ACTIVIDAD A -
Copia de nuevo el texto sobre Gino Conti, todo lo que va desde "Incluso el sonido" hasta "difícil de decir.", y cambia en él "observador" por "espectador".
ACTIVIDAD B -
Responde con una frase breve a cada pregunta sobre el texto sobre Gino Conti.
(i) ¿Qué clase de paisaje transparentan los colores de la pintura?
(ii) ¿Sobre qué grababa el pintor líneas muy rectas cuando dialogaba con experiencias abstractas?
(iii) ¿Qué exigen los fantasmas de la memoria?

Desea uno quedarse sin habla.

Incluso el sonido de una sola palabra podría alterar el silencio bucólico de esta pintura apenas perceptible en sus colores leves; que son, más bien, colores muy tenues, de los que transparenta la realidad de un paisaje toscano presentado por imágenes sutiles. Es la pintura de Gino Conti la que impone, sin darlo a entender, la obligación de callar; ¿o bien, quizás sea una especie de ritual que es reafirmado todas las veces por un respeto instintivo por el cual el observador es doblegado? Es difícil de decir.
También porque, ahora que me acuerdo, sentía la misma sensación cuando el pintor se encontraba dialogando con experiencias abstractas; grababa, eso es, lineas muy rectas sobre grises y frías placas de metal, a conservar en la pared, documentos de ideas inéditas e incompatibles con cualquier maquina de imprenta. Y cuándo aquellas ideas, aquellas líneas, se han recostado sobre las imágenes de las cual provenían a escondidas, y el proceso mental ha vuelto a sosegarse después de haber expresado metamorfosis extraordinarias, aquí estoy, de nuevo, con aquel extraño deseo de observar las nuevas invenciones de Conti en el silencio más absoluto. Sin embargo, hoy, posiblemente, sea sólo una necesidad: la exigencia de abandonarse, sin entender el por qué, al vértigo de la poesía de estos colores, de estos aires líquidos que hacen de cada imagen un recuerdo lejano, para disfrutar de los valores o para dejarse llevar por los fantasmas de la memoria en el mundo de lo imaginario. Los fantasmas de la memoria exigen un silencio en el que hay que penetrar hasta lo más hondo; hasta allá donde sólo es posible encontrarse con la soledad.

MATERIAL PROPORCIONADO -
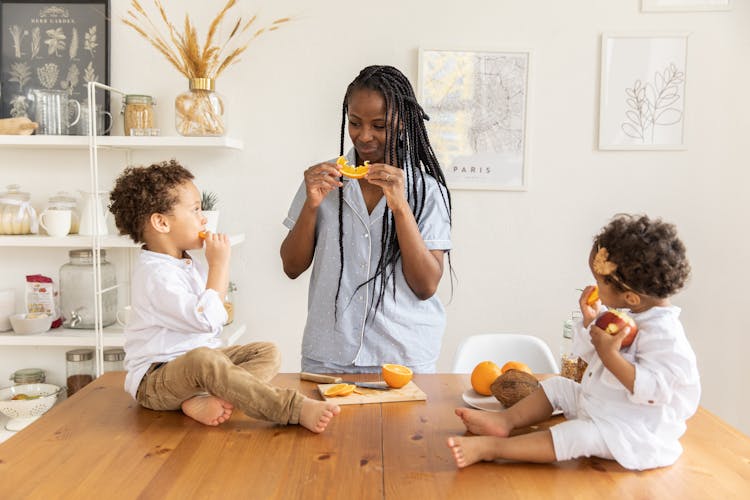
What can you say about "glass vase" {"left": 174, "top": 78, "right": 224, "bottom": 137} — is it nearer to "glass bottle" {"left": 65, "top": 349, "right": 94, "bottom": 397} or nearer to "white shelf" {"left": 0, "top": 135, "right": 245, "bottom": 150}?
"white shelf" {"left": 0, "top": 135, "right": 245, "bottom": 150}

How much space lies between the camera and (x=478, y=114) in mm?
3152

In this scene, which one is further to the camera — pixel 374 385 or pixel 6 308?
pixel 6 308

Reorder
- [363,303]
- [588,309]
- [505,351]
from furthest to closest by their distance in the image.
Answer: [505,351], [363,303], [588,309]

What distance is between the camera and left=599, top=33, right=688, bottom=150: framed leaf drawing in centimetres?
309

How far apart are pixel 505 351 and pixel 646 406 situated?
1210 millimetres

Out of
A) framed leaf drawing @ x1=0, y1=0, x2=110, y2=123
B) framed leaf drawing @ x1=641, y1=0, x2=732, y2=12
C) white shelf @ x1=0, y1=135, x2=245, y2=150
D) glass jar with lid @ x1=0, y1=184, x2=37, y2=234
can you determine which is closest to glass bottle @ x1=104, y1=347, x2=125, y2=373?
glass jar with lid @ x1=0, y1=184, x2=37, y2=234

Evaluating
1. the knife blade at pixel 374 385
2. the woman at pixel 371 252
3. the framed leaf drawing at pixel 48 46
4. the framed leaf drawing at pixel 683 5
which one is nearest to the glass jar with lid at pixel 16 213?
the framed leaf drawing at pixel 48 46

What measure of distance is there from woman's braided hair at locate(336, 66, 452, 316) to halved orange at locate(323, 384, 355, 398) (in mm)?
395

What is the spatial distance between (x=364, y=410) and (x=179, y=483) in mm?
478

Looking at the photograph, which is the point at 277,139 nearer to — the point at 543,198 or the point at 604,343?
the point at 543,198

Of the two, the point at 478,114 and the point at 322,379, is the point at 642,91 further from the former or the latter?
the point at 322,379

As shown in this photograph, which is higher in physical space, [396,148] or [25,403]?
[396,148]

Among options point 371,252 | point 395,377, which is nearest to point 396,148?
point 371,252

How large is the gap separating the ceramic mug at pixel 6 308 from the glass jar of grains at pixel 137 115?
96 centimetres
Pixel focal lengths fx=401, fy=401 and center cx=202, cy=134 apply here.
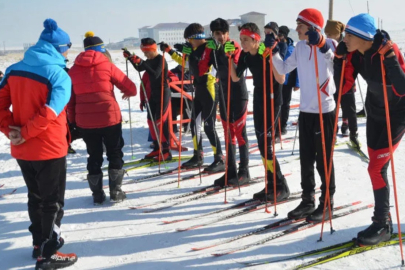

RESPUESTA ESCRITA A -
Incluso el sonido de una sola palabra podría alterar el silencio bucólico de esta pintura apenas perceptible en sus colores leves; que son, más bien, colores muy tenues, de los que transparenta la realidad de un paisaje toscano presentado por imágenes sutiles. Es la pintura de Gino Conti la que impone, sin darlo a entender, la obligación de callar; ¿o bien, quizás sea una especie de ritual que es reafirmado todas las veces por un respeto instintivo por el cual el espectador es doblegado? Es difícil de decir.

RESPUESTA ESCRITA B -
(i) Transparentan la realidad de un paisaje toscano.
(ii) Las grababa sobre grises y frías placas de metal.
(iii) Exigen un silencio en el que hay que penetrar hasta lo más hondo.